Hydrogen bonding enhanced SiO2/PEO composite electrolytes for solid-state lithium batteries

Abstract

The use of solid electrolytes can fundamentally change energy storage systems due to their higher safety and energy density. Herein, we design hydrogen-bonded polyethylene oxide (PEO) composite solid electrolytes (CSEs), which are hydrolyzed by tetraethyl orthosilicate (TEOS) in alkaline solution to form SiO₂ with rich hydroxyl groups on its surface. This in situ formed SiO₂ can not only reduce the crystallinity of PEO and increase the ionic conductivity (1.8 × 10⁻⁴ S cm⁻¹ at 30 °C), but also adsorb anions so as to increase the lithium-ion transference number (t_Li⁺ = 0.42). More importantly, hydrogen bonding can be formed with PEO, LITFSI and succinonitrile to form an interconnected network to improve the mechanical strength (Young's modulus = 0.72 GPa). In addition, we avoid the poor film formability and low mechanical strength by adjusting the ratio of EO : Li to 30 : 1 to reduce the content of lithium salt in the CSEs.

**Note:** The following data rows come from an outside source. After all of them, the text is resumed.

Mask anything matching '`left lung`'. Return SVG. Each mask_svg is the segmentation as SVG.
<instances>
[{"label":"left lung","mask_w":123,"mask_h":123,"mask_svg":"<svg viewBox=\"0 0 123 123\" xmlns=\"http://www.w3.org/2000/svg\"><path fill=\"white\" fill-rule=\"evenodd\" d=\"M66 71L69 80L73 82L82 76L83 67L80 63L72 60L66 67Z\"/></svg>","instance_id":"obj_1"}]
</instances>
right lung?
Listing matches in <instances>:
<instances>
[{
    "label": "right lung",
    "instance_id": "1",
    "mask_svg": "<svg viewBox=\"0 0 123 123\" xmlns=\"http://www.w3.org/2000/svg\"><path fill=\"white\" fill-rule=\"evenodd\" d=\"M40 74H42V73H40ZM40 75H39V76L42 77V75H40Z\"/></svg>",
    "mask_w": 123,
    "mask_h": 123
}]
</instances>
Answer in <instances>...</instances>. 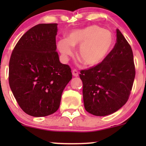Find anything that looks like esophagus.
I'll return each instance as SVG.
<instances>
[{"mask_svg":"<svg viewBox=\"0 0 146 146\" xmlns=\"http://www.w3.org/2000/svg\"><path fill=\"white\" fill-rule=\"evenodd\" d=\"M72 74H73V76H74V77H78L79 75V73L77 70L74 69V70H72Z\"/></svg>","mask_w":146,"mask_h":146,"instance_id":"obj_1","label":"esophagus"}]
</instances>
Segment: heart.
I'll list each match as a JSON object with an SVG mask.
<instances>
[{
  "mask_svg": "<svg viewBox=\"0 0 146 146\" xmlns=\"http://www.w3.org/2000/svg\"><path fill=\"white\" fill-rule=\"evenodd\" d=\"M114 45L113 34L98 25L73 29L61 39L57 47L66 58L73 53V47L78 46V57L85 66L92 67L100 64L107 58Z\"/></svg>",
  "mask_w": 146,
  "mask_h": 146,
  "instance_id": "obj_1",
  "label": "heart"
}]
</instances>
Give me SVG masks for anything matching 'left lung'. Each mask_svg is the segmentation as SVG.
Here are the masks:
<instances>
[{
  "label": "left lung",
  "instance_id": "1",
  "mask_svg": "<svg viewBox=\"0 0 146 146\" xmlns=\"http://www.w3.org/2000/svg\"><path fill=\"white\" fill-rule=\"evenodd\" d=\"M135 75L131 47L117 29V43L107 58L80 71L85 110L100 117L116 112L129 100Z\"/></svg>",
  "mask_w": 146,
  "mask_h": 146
}]
</instances>
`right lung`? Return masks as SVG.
I'll return each mask as SVG.
<instances>
[{
	"instance_id": "1",
	"label": "right lung",
	"mask_w": 146,
	"mask_h": 146,
	"mask_svg": "<svg viewBox=\"0 0 146 146\" xmlns=\"http://www.w3.org/2000/svg\"><path fill=\"white\" fill-rule=\"evenodd\" d=\"M58 24H39L23 35L9 62V85L20 108L32 117H46L59 108L72 79L69 66L60 62L56 36Z\"/></svg>"
}]
</instances>
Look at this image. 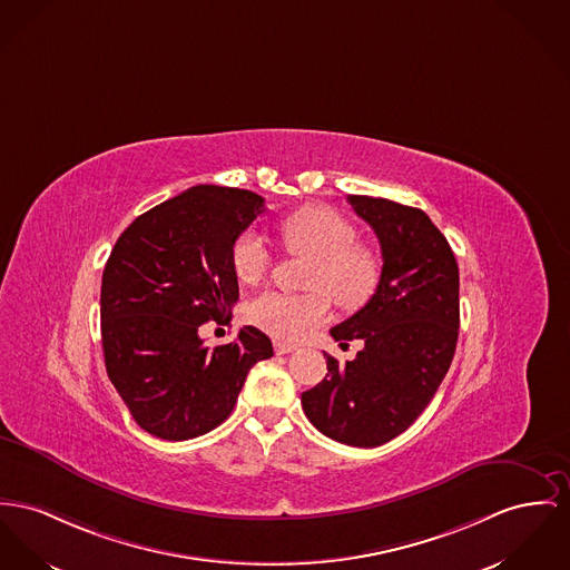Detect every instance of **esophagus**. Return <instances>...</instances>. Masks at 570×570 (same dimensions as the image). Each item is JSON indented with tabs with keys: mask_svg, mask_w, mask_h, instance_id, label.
I'll use <instances>...</instances> for the list:
<instances>
[{
	"mask_svg": "<svg viewBox=\"0 0 570 570\" xmlns=\"http://www.w3.org/2000/svg\"><path fill=\"white\" fill-rule=\"evenodd\" d=\"M294 350H296L294 343L274 342V352H276V354H289V352H294Z\"/></svg>",
	"mask_w": 570,
	"mask_h": 570,
	"instance_id": "esophagus-1",
	"label": "esophagus"
}]
</instances>
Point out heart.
<instances>
[{
  "mask_svg": "<svg viewBox=\"0 0 570 570\" xmlns=\"http://www.w3.org/2000/svg\"><path fill=\"white\" fill-rule=\"evenodd\" d=\"M281 237L292 255L313 259L304 281L308 294L266 292L248 304V320L278 340H301L331 315V298L343 308L367 303L380 281V255L356 239V227L331 207H304L281 220ZM235 276L257 285L269 269L266 239L244 230L230 253Z\"/></svg>",
  "mask_w": 570,
  "mask_h": 570,
  "instance_id": "heart-1",
  "label": "heart"
}]
</instances>
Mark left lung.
I'll return each mask as SVG.
<instances>
[{
  "label": "left lung",
  "instance_id": "obj_1",
  "mask_svg": "<svg viewBox=\"0 0 570 570\" xmlns=\"http://www.w3.org/2000/svg\"><path fill=\"white\" fill-rule=\"evenodd\" d=\"M382 250L376 294L331 335L361 340L354 361L326 356L328 374L303 393L304 415L328 439L379 448L402 434L434 397L454 358L458 264L425 212L386 198L347 196Z\"/></svg>",
  "mask_w": 570,
  "mask_h": 570
}]
</instances>
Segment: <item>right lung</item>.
I'll return each instance as SVG.
<instances>
[{"label": "right lung", "mask_w": 570, "mask_h": 570, "mask_svg": "<svg viewBox=\"0 0 570 570\" xmlns=\"http://www.w3.org/2000/svg\"><path fill=\"white\" fill-rule=\"evenodd\" d=\"M264 212L255 191L194 186L116 239L101 281L106 370L131 417L157 439L188 441L220 425L250 367L274 354L255 326L216 347L198 335L237 303L233 244Z\"/></svg>", "instance_id": "obj_1"}]
</instances>
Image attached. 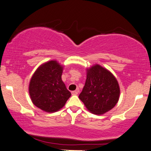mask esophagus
<instances>
[{"mask_svg":"<svg viewBox=\"0 0 151 151\" xmlns=\"http://www.w3.org/2000/svg\"><path fill=\"white\" fill-rule=\"evenodd\" d=\"M78 92H79V90H76L75 91H73V92H71V94H72V95H77Z\"/></svg>","mask_w":151,"mask_h":151,"instance_id":"obj_1","label":"esophagus"}]
</instances>
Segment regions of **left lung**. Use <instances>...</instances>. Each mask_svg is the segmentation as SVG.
<instances>
[{
	"label": "left lung",
	"mask_w": 151,
	"mask_h": 151,
	"mask_svg": "<svg viewBox=\"0 0 151 151\" xmlns=\"http://www.w3.org/2000/svg\"><path fill=\"white\" fill-rule=\"evenodd\" d=\"M86 81L78 96L92 114L102 115L115 107L120 90L116 78L109 70L99 64L86 69Z\"/></svg>",
	"instance_id": "left-lung-1"
}]
</instances>
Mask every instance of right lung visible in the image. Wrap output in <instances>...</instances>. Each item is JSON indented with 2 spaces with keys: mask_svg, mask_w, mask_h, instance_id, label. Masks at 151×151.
I'll use <instances>...</instances> for the list:
<instances>
[{
  "mask_svg": "<svg viewBox=\"0 0 151 151\" xmlns=\"http://www.w3.org/2000/svg\"><path fill=\"white\" fill-rule=\"evenodd\" d=\"M63 65L56 60L42 63L31 78L29 92L36 107L48 113L61 109L71 96L61 79Z\"/></svg>",
  "mask_w": 151,
  "mask_h": 151,
  "instance_id": "1",
  "label": "right lung"
}]
</instances>
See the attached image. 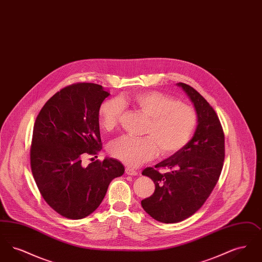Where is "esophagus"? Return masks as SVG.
<instances>
[{
    "instance_id": "obj_1",
    "label": "esophagus",
    "mask_w": 262,
    "mask_h": 262,
    "mask_svg": "<svg viewBox=\"0 0 262 262\" xmlns=\"http://www.w3.org/2000/svg\"><path fill=\"white\" fill-rule=\"evenodd\" d=\"M125 174H128V176H137V174H139L138 171H136V170H134L132 168H128V167L125 168Z\"/></svg>"
}]
</instances>
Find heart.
I'll use <instances>...</instances> for the list:
<instances>
[{"label": "heart", "instance_id": "b5f03b06", "mask_svg": "<svg viewBox=\"0 0 262 262\" xmlns=\"http://www.w3.org/2000/svg\"><path fill=\"white\" fill-rule=\"evenodd\" d=\"M132 103L139 112L148 117L143 138L124 137L115 139L109 146L114 158L129 167H138L153 159L158 151L162 156H172L183 149L198 123L195 110L185 103L159 91L137 93ZM126 100L104 102L99 110L100 125L105 130L116 128L125 112Z\"/></svg>", "mask_w": 262, "mask_h": 262}]
</instances>
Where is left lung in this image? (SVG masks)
Instances as JSON below:
<instances>
[{
  "mask_svg": "<svg viewBox=\"0 0 262 262\" xmlns=\"http://www.w3.org/2000/svg\"><path fill=\"white\" fill-rule=\"evenodd\" d=\"M177 84L194 105L195 133L181 151L142 171L154 182L155 190L141 200V206L153 219L167 224L181 222L200 209L219 180L225 158L224 132L217 114L194 88ZM160 167L168 171L160 173Z\"/></svg>",
  "mask_w": 262,
  "mask_h": 262,
  "instance_id": "left-lung-1",
  "label": "left lung"
}]
</instances>
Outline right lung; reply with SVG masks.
Instances as JSON below:
<instances>
[{"label": "right lung", "instance_id": "1", "mask_svg": "<svg viewBox=\"0 0 262 262\" xmlns=\"http://www.w3.org/2000/svg\"><path fill=\"white\" fill-rule=\"evenodd\" d=\"M109 95L99 84L75 83L54 94L36 118L30 146L32 174L42 198L66 218L82 219L95 211L113 179L125 172L114 158L86 167L81 163L102 149L100 106Z\"/></svg>", "mask_w": 262, "mask_h": 262}]
</instances>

Due to the high mechanical strength, the critical current density of lithium symmetrical batteries is as high as 1.4 mA cm⁻². Using this CSE, a solid state LiFePO₄‖Li battery delivers a high discharge capacity of 161.2 mA h g⁻¹ at 0.5C with a capacity retention of 88% after 400 cycles at 30 °C. The in situ formed highly dispersed SiO₂ reinforced PEO with abundant hydrogen bonds enables high performance of solid-state lithium batteries at room temperature.